Kinski Paganini missachtet gänzlich die gängigen Erzählweisen und geht konsequent seinen eigenen Weg. Hin- und hergerissen zwischen Armut und Anerkennung zieht Paganini von Station zu Station, verliert sich in intensiven, aber oberflächlichen Liebesabenteuern, um letztlich die wahre Erfüllung in der Beziehung zu Sohn Achille Paganini zu finden (in Kinski Paganini gespielt von Kinskis Sohn Nikolai).

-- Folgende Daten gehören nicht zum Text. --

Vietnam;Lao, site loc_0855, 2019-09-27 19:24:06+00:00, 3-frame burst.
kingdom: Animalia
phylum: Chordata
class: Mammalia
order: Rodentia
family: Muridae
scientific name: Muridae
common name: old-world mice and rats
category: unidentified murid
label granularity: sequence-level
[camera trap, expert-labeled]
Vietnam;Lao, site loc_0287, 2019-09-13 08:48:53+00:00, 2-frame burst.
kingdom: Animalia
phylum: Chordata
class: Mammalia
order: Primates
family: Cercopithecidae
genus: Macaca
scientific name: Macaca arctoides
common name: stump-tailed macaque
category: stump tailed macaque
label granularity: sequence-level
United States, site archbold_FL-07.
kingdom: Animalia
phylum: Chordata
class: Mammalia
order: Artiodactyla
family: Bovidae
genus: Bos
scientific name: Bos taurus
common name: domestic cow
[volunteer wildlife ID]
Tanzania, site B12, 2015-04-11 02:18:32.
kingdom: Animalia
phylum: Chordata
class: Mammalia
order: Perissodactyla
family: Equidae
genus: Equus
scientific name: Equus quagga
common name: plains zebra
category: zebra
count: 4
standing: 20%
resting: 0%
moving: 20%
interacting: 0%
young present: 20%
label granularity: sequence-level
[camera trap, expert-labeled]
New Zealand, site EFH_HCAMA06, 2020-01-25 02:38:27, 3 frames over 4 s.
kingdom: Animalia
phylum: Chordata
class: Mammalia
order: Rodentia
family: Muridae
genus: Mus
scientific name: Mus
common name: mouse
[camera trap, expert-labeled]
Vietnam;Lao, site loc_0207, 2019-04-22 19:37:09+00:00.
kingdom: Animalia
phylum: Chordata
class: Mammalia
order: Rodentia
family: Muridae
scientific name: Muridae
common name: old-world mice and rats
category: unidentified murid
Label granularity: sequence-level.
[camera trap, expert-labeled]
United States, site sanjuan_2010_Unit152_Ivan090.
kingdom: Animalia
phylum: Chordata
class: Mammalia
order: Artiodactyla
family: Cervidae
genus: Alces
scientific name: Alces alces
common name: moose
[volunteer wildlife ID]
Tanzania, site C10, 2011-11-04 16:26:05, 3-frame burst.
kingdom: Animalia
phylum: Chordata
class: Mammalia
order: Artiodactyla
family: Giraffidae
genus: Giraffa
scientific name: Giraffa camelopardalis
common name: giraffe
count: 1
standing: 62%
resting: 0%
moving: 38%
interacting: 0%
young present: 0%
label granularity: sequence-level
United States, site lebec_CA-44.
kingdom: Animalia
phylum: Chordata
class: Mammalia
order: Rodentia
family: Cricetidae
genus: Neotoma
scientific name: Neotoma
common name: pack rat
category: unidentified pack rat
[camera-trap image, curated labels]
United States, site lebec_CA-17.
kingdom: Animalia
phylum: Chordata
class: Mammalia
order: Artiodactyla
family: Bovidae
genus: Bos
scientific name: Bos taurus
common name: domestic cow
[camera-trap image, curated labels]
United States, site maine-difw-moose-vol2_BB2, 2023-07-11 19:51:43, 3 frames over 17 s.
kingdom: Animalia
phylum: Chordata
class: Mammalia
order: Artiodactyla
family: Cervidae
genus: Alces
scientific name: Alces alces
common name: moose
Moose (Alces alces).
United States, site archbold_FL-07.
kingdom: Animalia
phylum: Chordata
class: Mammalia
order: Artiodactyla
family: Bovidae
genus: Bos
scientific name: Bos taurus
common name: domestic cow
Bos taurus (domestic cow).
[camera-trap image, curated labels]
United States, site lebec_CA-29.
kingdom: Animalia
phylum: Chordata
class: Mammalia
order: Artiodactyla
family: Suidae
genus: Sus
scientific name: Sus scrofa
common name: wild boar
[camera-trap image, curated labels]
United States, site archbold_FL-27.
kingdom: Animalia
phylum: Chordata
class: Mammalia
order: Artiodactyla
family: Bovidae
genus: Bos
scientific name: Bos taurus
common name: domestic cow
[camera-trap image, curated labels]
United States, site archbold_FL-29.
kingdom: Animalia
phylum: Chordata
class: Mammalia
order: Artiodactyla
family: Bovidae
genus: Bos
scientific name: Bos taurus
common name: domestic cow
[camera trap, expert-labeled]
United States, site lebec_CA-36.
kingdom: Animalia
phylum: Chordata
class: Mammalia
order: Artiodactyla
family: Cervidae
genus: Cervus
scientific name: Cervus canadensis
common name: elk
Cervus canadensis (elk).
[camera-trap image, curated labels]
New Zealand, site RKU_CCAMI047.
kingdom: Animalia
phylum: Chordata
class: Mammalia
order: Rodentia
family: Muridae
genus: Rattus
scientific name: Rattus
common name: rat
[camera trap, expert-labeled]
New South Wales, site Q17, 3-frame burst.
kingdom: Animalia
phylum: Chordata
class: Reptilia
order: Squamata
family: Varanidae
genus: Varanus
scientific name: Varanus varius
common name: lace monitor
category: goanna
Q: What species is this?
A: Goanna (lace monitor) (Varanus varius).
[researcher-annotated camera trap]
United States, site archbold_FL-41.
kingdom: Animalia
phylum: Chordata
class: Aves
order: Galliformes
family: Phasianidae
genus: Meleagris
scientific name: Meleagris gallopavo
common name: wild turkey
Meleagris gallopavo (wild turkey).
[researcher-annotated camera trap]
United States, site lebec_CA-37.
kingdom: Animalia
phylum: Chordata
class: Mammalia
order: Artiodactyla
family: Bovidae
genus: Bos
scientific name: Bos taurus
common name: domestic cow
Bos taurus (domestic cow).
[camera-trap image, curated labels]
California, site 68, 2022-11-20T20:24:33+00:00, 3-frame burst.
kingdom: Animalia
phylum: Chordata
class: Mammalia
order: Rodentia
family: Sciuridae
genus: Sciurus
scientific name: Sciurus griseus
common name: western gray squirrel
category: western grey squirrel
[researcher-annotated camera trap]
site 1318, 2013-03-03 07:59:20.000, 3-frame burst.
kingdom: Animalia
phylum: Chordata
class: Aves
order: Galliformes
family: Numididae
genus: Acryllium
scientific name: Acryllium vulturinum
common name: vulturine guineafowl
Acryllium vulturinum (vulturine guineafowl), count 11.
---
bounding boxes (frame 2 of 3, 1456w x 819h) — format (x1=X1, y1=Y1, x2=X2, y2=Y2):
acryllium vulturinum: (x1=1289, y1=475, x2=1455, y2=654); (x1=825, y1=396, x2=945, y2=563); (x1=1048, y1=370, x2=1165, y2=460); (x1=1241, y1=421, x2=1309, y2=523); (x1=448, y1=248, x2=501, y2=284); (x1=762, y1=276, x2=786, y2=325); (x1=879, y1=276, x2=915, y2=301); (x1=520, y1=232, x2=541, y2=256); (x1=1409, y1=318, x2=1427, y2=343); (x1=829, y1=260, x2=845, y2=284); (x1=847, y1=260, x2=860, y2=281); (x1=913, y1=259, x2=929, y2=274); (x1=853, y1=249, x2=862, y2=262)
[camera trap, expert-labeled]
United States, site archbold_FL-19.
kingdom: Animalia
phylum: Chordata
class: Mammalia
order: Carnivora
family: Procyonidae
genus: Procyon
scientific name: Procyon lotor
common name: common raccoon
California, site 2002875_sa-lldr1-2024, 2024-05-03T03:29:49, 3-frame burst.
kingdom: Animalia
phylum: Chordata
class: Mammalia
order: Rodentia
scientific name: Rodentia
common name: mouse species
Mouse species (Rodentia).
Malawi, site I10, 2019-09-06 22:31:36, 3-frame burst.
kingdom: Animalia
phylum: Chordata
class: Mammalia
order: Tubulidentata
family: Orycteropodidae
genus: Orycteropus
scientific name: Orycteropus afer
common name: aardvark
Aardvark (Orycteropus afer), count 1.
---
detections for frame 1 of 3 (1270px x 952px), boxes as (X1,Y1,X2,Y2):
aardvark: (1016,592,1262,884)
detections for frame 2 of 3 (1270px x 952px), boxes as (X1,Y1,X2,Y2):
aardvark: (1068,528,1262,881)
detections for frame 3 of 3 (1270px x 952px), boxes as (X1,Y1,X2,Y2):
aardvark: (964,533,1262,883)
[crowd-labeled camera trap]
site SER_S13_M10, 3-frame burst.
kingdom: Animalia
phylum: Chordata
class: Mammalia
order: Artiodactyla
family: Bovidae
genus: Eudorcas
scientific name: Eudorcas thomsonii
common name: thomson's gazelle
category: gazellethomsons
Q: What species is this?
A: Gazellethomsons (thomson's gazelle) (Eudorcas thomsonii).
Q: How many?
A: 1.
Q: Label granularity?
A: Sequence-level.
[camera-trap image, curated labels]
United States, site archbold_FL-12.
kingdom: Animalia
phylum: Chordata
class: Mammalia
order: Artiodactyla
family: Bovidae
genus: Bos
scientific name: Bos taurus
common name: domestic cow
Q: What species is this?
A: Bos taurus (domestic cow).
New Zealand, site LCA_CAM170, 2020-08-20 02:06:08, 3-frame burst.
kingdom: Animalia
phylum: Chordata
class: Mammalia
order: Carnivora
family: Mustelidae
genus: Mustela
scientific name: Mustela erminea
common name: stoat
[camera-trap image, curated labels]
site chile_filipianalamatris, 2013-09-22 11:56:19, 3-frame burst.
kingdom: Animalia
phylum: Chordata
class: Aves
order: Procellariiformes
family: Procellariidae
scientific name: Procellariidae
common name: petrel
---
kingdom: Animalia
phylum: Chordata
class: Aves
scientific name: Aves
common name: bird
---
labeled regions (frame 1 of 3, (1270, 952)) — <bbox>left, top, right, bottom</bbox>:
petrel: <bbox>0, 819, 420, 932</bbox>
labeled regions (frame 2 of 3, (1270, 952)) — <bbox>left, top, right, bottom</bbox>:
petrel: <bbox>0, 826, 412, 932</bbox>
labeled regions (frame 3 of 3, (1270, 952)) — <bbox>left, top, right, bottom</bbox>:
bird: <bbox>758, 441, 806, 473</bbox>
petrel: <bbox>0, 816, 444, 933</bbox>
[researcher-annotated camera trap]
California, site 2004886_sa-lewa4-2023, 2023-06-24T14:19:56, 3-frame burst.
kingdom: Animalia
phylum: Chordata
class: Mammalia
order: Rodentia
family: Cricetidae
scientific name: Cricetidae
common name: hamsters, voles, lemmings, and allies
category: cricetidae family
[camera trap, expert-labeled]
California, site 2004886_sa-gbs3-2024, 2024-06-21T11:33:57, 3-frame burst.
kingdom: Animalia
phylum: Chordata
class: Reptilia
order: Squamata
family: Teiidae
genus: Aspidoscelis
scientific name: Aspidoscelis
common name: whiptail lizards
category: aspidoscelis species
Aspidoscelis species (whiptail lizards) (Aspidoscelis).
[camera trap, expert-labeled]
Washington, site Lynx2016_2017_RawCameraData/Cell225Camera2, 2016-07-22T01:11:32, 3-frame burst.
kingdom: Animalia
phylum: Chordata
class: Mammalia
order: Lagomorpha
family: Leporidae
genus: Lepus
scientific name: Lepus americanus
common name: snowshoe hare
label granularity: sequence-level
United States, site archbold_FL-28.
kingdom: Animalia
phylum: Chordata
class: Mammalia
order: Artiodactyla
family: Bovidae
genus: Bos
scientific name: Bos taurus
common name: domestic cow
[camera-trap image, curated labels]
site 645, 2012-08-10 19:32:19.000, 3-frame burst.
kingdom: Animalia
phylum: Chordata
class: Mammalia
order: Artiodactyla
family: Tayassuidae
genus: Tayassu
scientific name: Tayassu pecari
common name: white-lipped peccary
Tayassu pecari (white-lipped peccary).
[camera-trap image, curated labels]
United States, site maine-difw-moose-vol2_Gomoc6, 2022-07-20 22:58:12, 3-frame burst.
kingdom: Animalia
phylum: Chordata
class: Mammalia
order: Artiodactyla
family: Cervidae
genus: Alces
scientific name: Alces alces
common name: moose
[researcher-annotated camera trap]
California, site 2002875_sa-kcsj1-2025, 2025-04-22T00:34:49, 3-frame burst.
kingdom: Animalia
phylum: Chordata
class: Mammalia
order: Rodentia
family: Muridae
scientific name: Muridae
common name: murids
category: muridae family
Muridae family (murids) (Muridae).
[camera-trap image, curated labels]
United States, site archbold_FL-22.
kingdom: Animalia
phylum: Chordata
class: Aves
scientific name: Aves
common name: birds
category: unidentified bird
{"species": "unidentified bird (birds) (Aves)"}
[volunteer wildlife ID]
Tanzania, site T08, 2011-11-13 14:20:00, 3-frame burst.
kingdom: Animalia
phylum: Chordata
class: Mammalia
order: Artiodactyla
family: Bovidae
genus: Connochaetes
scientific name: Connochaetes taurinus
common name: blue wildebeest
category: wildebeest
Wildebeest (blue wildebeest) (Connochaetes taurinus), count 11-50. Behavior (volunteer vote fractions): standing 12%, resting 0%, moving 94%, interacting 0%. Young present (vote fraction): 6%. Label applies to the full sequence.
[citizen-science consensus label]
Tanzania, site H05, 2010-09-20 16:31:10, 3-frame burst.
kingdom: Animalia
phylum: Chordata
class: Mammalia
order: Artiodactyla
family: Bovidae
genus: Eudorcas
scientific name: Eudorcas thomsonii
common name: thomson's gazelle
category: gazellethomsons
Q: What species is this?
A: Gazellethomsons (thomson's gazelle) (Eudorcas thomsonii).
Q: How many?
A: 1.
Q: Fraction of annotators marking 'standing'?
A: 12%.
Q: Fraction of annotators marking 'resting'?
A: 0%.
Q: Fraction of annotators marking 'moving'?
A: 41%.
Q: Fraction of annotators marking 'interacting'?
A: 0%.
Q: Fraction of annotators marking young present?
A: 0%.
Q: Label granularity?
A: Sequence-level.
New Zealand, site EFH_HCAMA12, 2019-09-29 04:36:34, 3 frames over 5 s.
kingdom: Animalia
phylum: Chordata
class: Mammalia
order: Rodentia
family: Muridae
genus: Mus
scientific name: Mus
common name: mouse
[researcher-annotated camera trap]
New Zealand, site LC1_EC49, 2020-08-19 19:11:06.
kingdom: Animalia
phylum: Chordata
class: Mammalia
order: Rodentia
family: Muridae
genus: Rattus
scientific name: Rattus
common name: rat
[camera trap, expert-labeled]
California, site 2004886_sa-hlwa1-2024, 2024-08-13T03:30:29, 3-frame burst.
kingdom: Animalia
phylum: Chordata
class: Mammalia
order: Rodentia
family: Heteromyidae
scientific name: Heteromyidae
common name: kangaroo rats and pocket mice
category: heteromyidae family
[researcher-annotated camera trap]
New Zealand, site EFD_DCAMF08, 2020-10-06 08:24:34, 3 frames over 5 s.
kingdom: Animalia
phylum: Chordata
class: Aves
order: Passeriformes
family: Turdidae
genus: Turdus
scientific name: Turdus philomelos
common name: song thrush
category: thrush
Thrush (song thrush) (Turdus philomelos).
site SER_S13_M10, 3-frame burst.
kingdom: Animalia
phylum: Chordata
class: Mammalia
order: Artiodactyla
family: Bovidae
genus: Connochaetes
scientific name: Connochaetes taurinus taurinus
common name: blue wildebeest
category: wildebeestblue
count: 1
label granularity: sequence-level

Kinski hatte kein Interesse daran, das Publikum zu unterhalten. Er wollte die Leidenschaft, sowohl die positive als auch die negative, einfangen und das Leben von Niccolo Paganini auf einer Ebene darstellen, die sich fernab von künstlerischen Zwängen präsentiert. Die bloße Tatsache, dass das gesamte Bildmaterial in Kinski Paganini ausschließlich unter Verwendung natürlicher Lichtquellen gefilmt wurde (was das Werk bereits zu einem Unikat werden lässt), ist eine der unzähligen Eigenheiten des Films, über die Kinski in seinem zweiten Buch Paganini ausführlich spricht.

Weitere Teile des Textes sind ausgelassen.